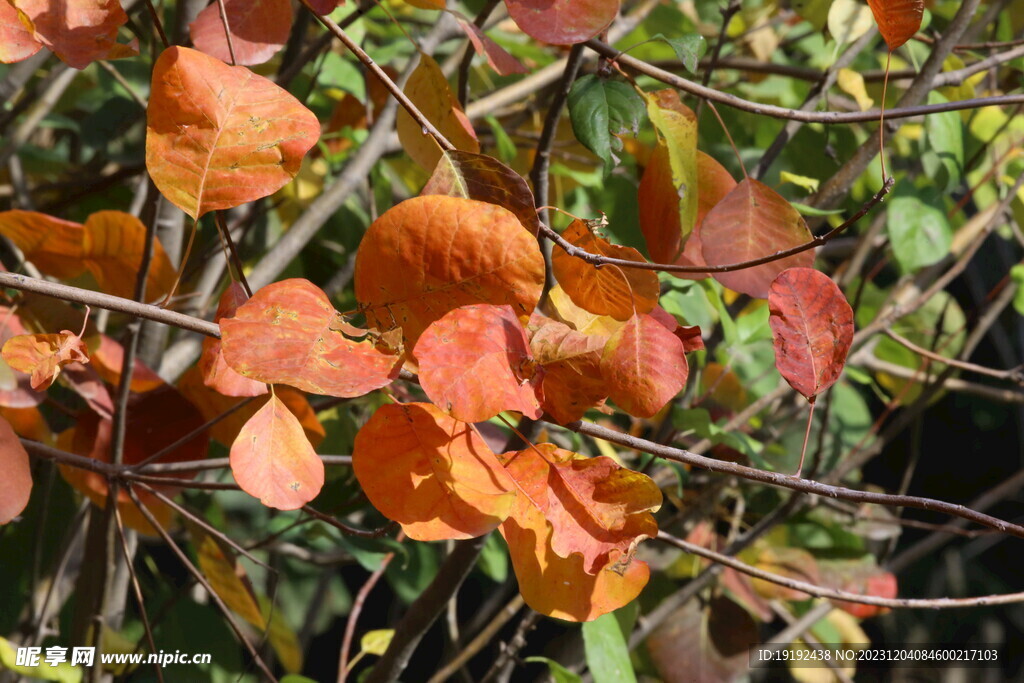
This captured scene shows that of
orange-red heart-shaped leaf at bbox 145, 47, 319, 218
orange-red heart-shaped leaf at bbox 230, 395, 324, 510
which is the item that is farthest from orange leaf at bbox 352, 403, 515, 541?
orange-red heart-shaped leaf at bbox 145, 47, 319, 218

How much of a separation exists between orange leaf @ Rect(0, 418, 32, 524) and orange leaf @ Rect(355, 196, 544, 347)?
187 millimetres

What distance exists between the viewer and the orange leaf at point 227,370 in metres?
0.43

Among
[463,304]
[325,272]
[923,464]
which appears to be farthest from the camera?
[923,464]

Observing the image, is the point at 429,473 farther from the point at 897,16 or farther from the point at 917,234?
the point at 917,234

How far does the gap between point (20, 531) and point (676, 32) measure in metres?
0.94

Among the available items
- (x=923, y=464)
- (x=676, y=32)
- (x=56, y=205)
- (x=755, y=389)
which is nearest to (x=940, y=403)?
(x=923, y=464)

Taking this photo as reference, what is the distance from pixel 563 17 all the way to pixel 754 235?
0.16 m

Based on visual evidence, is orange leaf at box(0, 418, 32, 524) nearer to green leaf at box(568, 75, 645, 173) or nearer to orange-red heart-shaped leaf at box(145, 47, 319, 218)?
orange-red heart-shaped leaf at box(145, 47, 319, 218)

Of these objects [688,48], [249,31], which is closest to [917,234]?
[688,48]

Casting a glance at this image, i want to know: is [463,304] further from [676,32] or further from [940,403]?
[940,403]

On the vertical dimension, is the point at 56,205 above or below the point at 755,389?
above

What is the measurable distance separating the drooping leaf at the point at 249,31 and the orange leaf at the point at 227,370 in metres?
0.13

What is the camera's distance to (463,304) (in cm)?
35

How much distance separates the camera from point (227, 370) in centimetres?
43
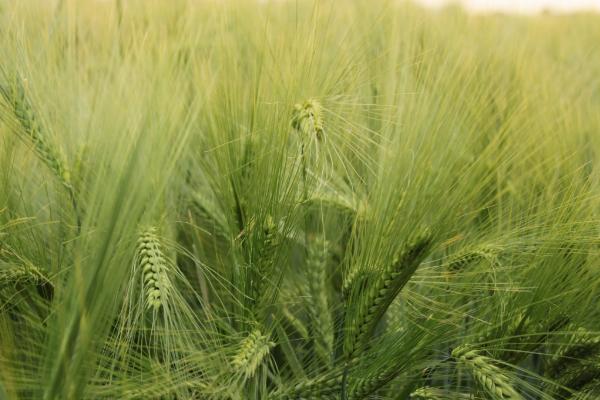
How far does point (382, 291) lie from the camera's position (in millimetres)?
925

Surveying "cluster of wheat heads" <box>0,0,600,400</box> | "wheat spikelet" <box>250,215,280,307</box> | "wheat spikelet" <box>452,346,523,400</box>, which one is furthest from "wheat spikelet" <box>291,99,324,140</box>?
"wheat spikelet" <box>452,346,523,400</box>

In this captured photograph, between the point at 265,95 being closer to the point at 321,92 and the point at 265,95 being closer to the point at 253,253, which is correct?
the point at 321,92

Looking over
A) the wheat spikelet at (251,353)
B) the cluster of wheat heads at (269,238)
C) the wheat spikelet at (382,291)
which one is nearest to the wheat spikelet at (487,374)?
the cluster of wheat heads at (269,238)

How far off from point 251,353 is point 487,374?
1.15 ft

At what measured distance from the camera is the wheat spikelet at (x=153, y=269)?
0.91 meters

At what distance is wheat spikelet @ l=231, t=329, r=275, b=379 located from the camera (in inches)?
37.1

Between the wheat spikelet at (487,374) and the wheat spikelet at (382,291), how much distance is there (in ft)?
0.51

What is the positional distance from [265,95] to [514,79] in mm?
838

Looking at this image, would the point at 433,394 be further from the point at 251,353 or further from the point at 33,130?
the point at 33,130

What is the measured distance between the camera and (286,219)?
3.30ft

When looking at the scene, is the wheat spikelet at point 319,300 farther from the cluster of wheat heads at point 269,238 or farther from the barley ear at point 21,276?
the barley ear at point 21,276

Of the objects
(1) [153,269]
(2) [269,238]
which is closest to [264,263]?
(2) [269,238]

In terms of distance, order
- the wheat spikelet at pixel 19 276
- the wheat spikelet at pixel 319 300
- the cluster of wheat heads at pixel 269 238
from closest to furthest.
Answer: the cluster of wheat heads at pixel 269 238
the wheat spikelet at pixel 19 276
the wheat spikelet at pixel 319 300

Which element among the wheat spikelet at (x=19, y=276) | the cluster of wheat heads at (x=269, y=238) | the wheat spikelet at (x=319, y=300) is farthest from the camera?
the wheat spikelet at (x=319, y=300)
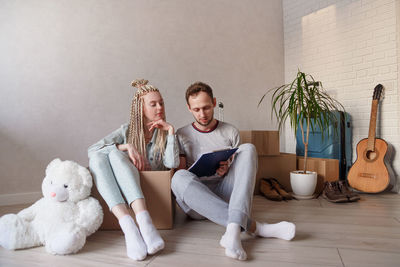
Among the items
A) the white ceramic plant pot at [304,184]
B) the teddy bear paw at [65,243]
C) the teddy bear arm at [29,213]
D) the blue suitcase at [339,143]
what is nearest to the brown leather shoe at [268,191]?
the white ceramic plant pot at [304,184]

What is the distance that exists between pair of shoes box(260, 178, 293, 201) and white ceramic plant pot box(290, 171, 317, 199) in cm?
8

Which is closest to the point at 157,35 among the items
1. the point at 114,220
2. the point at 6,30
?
the point at 6,30

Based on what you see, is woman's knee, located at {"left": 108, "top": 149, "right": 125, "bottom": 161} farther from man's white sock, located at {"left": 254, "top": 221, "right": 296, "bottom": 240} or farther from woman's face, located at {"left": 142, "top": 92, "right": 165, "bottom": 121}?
man's white sock, located at {"left": 254, "top": 221, "right": 296, "bottom": 240}

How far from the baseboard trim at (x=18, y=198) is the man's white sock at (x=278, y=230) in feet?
6.23

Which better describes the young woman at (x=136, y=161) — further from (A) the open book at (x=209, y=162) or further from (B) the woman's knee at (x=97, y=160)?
(A) the open book at (x=209, y=162)

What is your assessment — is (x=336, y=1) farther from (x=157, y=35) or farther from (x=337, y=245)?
(x=337, y=245)

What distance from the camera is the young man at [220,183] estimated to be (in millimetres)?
1279

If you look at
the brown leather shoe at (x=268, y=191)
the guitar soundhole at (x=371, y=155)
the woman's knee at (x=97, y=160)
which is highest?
the woman's knee at (x=97, y=160)

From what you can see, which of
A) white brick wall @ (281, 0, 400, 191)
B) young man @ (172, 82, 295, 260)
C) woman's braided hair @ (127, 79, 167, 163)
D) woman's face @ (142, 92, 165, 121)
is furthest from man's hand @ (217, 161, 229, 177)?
white brick wall @ (281, 0, 400, 191)

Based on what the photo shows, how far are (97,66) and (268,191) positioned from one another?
5.95ft

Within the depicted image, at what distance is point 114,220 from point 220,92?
1.89 m

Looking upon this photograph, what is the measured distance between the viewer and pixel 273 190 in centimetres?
235

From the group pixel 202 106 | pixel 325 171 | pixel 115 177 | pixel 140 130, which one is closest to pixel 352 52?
pixel 325 171

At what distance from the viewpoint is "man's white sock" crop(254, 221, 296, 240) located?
53.2 inches
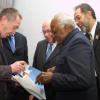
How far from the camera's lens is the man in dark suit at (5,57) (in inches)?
101

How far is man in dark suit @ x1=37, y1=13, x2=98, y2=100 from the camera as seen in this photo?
7.20 feet

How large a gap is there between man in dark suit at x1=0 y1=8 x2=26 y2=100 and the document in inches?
2.6

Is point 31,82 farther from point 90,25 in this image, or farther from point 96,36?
point 90,25

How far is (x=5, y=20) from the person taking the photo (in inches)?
109

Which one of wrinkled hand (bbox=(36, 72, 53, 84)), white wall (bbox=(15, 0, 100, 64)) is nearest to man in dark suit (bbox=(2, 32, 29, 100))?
white wall (bbox=(15, 0, 100, 64))

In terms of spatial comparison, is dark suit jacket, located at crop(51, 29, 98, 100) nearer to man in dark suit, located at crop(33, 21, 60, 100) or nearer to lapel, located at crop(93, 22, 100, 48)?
man in dark suit, located at crop(33, 21, 60, 100)

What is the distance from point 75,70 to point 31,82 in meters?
0.55

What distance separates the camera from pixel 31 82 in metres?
2.60

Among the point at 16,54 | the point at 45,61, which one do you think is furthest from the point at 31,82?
the point at 16,54

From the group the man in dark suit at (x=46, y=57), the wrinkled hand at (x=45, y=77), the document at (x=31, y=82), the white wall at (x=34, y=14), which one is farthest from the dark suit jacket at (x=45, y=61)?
the white wall at (x=34, y=14)

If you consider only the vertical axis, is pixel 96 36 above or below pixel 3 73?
above

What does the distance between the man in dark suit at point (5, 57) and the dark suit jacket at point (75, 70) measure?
43 centimetres

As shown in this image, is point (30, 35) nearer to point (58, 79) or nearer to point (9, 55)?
point (9, 55)

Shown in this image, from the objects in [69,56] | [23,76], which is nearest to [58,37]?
[69,56]
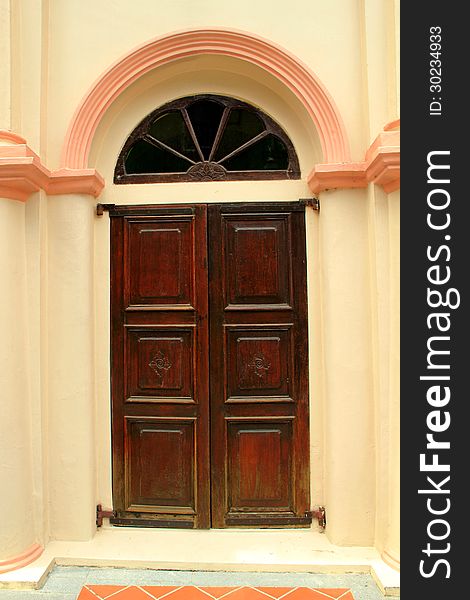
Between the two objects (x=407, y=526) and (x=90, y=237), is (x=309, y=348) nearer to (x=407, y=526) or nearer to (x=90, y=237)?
(x=407, y=526)

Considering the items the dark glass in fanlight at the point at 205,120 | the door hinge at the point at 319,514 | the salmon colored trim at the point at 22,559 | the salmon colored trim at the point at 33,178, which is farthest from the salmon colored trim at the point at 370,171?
the salmon colored trim at the point at 22,559

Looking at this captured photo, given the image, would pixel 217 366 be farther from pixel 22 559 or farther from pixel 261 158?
pixel 22 559

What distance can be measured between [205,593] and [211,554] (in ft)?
1.14

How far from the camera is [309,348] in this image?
4004 millimetres

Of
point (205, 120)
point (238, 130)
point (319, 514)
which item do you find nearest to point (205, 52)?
point (205, 120)

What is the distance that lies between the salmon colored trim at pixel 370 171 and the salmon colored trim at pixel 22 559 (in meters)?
3.51

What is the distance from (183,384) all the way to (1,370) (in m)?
1.38

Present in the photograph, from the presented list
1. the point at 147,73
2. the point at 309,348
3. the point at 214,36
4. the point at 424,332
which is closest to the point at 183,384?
the point at 309,348

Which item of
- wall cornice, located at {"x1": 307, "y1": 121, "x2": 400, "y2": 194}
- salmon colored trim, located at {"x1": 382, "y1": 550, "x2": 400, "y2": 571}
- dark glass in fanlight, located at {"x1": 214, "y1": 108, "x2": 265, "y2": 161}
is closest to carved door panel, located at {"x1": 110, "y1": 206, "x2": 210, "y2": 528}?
dark glass in fanlight, located at {"x1": 214, "y1": 108, "x2": 265, "y2": 161}

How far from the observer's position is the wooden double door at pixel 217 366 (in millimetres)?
3990

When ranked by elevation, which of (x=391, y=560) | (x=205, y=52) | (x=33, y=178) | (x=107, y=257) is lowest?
(x=391, y=560)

□ □ □ □

▶ [Task objective] Copy exactly, and only, the lines from the one containing "What distance can" through the last line of the listing.

▶ [Written response]
What distance can be measured between [205,593] and [211,554] (in ft)?
1.14

How far from the camera is [309,348] in this image?
4004 millimetres

Of
point (205, 120)
point (238, 130)
point (319, 514)
which item do you find nearest to point (205, 52)?
point (205, 120)

What is the distance that lies between the salmon colored trim at pixel 370 171 and the salmon colored trim at pixel 22 559 (in meters)?
3.51

What is the distance from (183,384) all the way to (1,370) (in m)?
1.38

Present in the photograph, from the presented list
1. the point at 147,73
2. the point at 309,348
3. the point at 214,36
4. the point at 424,332
which is closest to the point at 183,384?
the point at 309,348

Which item of
- wall cornice, located at {"x1": 307, "y1": 121, "x2": 400, "y2": 194}
- salmon colored trim, located at {"x1": 382, "y1": 550, "x2": 400, "y2": 571}
- dark glass in fanlight, located at {"x1": 214, "y1": 108, "x2": 265, "y2": 161}
is closest to carved door panel, located at {"x1": 110, "y1": 206, "x2": 210, "y2": 528}?
dark glass in fanlight, located at {"x1": 214, "y1": 108, "x2": 265, "y2": 161}

How far from the observer's position is the wooden double door at pixel 217 366 (in millimetres)?
3990

When ranked by elevation, which of (x=391, y=560) | (x=205, y=52) | (x=33, y=178) | (x=107, y=257) is lowest?
(x=391, y=560)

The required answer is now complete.